The Frailty I-Care Toolkit: Summary

The following section outlines the actual Frailty I-Care toolkit:

Preventing frailty and supporting older people, carers, families and communities living with frailty through frailty I-Care (involve, consider, assess, respond, evaluate).

A care and support planning (CSP) approach can be applied across the whole spectrum of ageing and should be considered to understand a person’s, carer’s and family’s needs, goals and priorities thus enabling appropriate support and care to be offered.


Establish partnerships with people, carers and families to tackle the challenge of frailty together, both at:

  • A community level: to make the decisions of today that informs the care and support of tomorrow.
  • An individual level: so people, carers and families are actively engaged and involved in shaping their own care.

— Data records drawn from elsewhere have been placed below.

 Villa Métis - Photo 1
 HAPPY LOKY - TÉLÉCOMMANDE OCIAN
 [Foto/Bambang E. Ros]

Identify people who may be living with frailty [mild, moderate and severe] by understanding populations with a high prevalence of frailty and using frailty screening tools:

The following groups of people have high rates of frailty [6, with modification]:

  • People who are resident in care homes.
  • People known to be living with dementia.
  • People aged over 65 who have experienced one of the major frailty syndromes:
    • Immobility (e.g. sudden change in mobility)
    • Delirium (e.g. acute confusion, sudden worsening of confusion in someone with previous dementia or known memory loss).
    • Incontinence (e.g. change in continence – new onset or worsening of urine or faecal incontinence).
    • Susceptibility to side effects of medication.
  • People aged 65 or above with multimorbidity due to 4 or more long term conditions.
  • People on over 10 medications.
  • People known to community nurses or social care and support services with continuous support needs.
  • People on end of life (EOL) register or cancer care lists or with complex neurological problems (stroke, MS, Parkinson’s disease) or older people with severe mental illness.
  • All people aged over 85.
  • People who are housebound or living in sheltered schemes or extra care or in ‘ordinary’ housing with telecare aids (e.g. ‘life alarms’).

Frailty screening tools

The Electronic Frailty Index (eFI) can be used for population screening in general practice settings.  Tools for screening individuals include PRISMA-7, Gait Speed, Timed Get up and Go Test and the Edmonton Frailty Scale.

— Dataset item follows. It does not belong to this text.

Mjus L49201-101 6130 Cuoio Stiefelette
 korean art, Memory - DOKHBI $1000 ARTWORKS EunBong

Individuals who may be living with frailty to verify the presence of frailty and grade the severity by using clinical judgement and the Clinical Frailty Scale (CFS). Then offer, an individual assessment as part of preparation within a CSP approach (‘preparation, conversation and recording)


To respond appropriately to needs, goals and priorities that have been identified as part of the CSP approach (‘actions and review’), the following should be readily available in local health and care systems to prevent and support people, carers and families living with frailty:

  • Healthy ageing approaches with signposting to keeping active, engaged and independent, including access to frailty-friendly living and homes.
  • Community connectivity with access to and involvement of the Voluntary, Community and Social Enterprise sector.
  • Specific, tailored  support for Long Term Conditions, including supportive self-management and shared decision making to develop a self-management plan (with contingency planning) optimising:
    • falls and immobility,
    • medicine/polypharmacy  and
    • mental health.
  • Access to specialist interagency teams for a comprehensive geriatric assessment [CGA] and case management including the development of an emergency health care plan to coordinate care and optimise:
    • nutrition and hydration,
    • bowel and bladder care,
    • vision and hearing,
    • cognition, dementia and
    • end of life
  • Access to community crisis and recovery services (with active recuperation, rehabilitation and reablement) including:
    • frailty-focused transport
    • timely transfers of care from hospital, involving carers and families.
  • Access to experts offering frailty-based care in hospital with frailty assessment, diagnostics and pathways.


Evaluate the impact of frailty on people, populations and services through regional frailty outcomes and measures.

Making it happen

Each local health and care economy should develop their own ‘local frailty delivery strategy’ which will include local pathways around workforce and digital solutions with support from a regional Frailty Community of Practice.